July 2nd, 2000. Sunday Afternoon.

After all, tomorrow is another day.

– Margaret Mitchell, Gone With The Wind

I am an occasional stranger to myself. I am sure that I am not alone in these thoughts but nevertheless I read over words I have written mere hours previously or think back to conversations spoken in a time not yet old enough to be called the past and I do not recognize the processes that must have been set in motion to produce such results. The most basic of all human traits that serves to set us apart from the animals with whom we live is the sense of identity, the ability to learn, the cognitive ability to reason and define internally who we are. When we start to lose grip on that ability, we start to lose grip on our own identity. It’s not that we would end up going loopy and believing that we are famous figures of the past or reincarnations of our childhood pets but rather that we start to lose the sense of who we are. We stop recognizing ourselves, we stop being able to determine what it is that sets us apart from everyone else and without that familiarity we start to lose our ability to hold onto that vision of our future that determines who it is that we shall be. Occasionally, this is not what I would call a warm and fuzzy feeling.

Then, there are others who I am convinced have little or no grasp on where it is that they are going with their lives. Not aimless, unemployed or lazy, but rather psychologically ill equipped to handle the kinds of demands that sophisticated human interaction places upon an individual.

(“Is this going somewhere”? I hear you ask)

Well, in a manner of speaking, yes it is. You see, I have decided that for whatever reasons they may be, that I am no longer going to burden myself with the responsibility of taking the role of counsellor, father figure or crutch. These are roles into which I have (admittedly quite readily) placed myself in the past and for years have enjoyed playing the role of the nurturing and caring elder. This all sounds very bizarre as I write it, but it is something that I recognized years ago and have been quite comfortable with up until now. You see, I have always wanted to be a father. I have always wanted to be able to teach and to lead and to learn from my own children but in that desire, I have failed to separate the person I needed to be for that special woman with whom I could make all these things come true. You see, without recognizing the role I need to fill, it has been impossible to find the person with whom I want to stay. There has always been an inkling in my mind that the types of women I have dated in my past (not exclusively of course) were in some way right for me, but in essence completely inappropriate. When I look back to my most successful and significant relationships, they have been with women who are far closer to the strong, independent, confident and intelligent woman to whom I am mentally attracted. The rest of the relationships, the ones that caused the most pain, the most anger and the most emotional turmoil have been with women for whom I played the role of psychological and emotional support. Essentially, what I was doing was projecting my desire for that parental role onto my relationship, a level at which it simply did not belong. When I say ‘mentally attracted’ I mean to say that they are types that I can comfortably define and pick out when I have the opportunity to rationally assess my real needs and desires. I am sure we all do the same, there are people to whom we are attracted even though we know that they are not good for us and despite our best judgement we pursue them and end up getting what we deserve.

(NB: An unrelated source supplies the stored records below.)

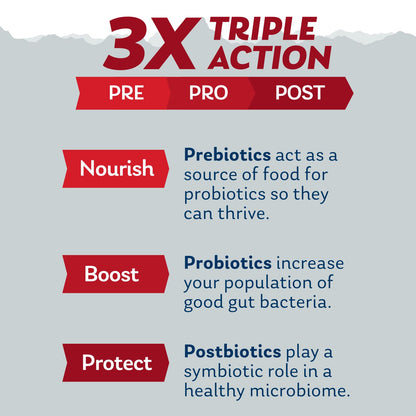 3X TRIPLE ACTION

PRE PRO POST

Nourish

Prebiotics act as a source of food for probiotics so they can thrive.

Boost

Probiotics increase your population of good gut bacteria.

Protect

Postbiotics play a symbiotic role in a healthy microbiome.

Sad, no? So no more, I am quitting the brainless pursuit of needy types and putting my efforts, such as they are, into the smarter and hopefully more productive activity of finding a better class of partner.

Is there an echo in here?

If I am repeating myself, if this sounds all too familiar then I apologize but this weekend I came to the stark realization that without taking more care with my dating practices I may very well end up spending my life playing a role from which there is no respite.

Needless to say, that would never do.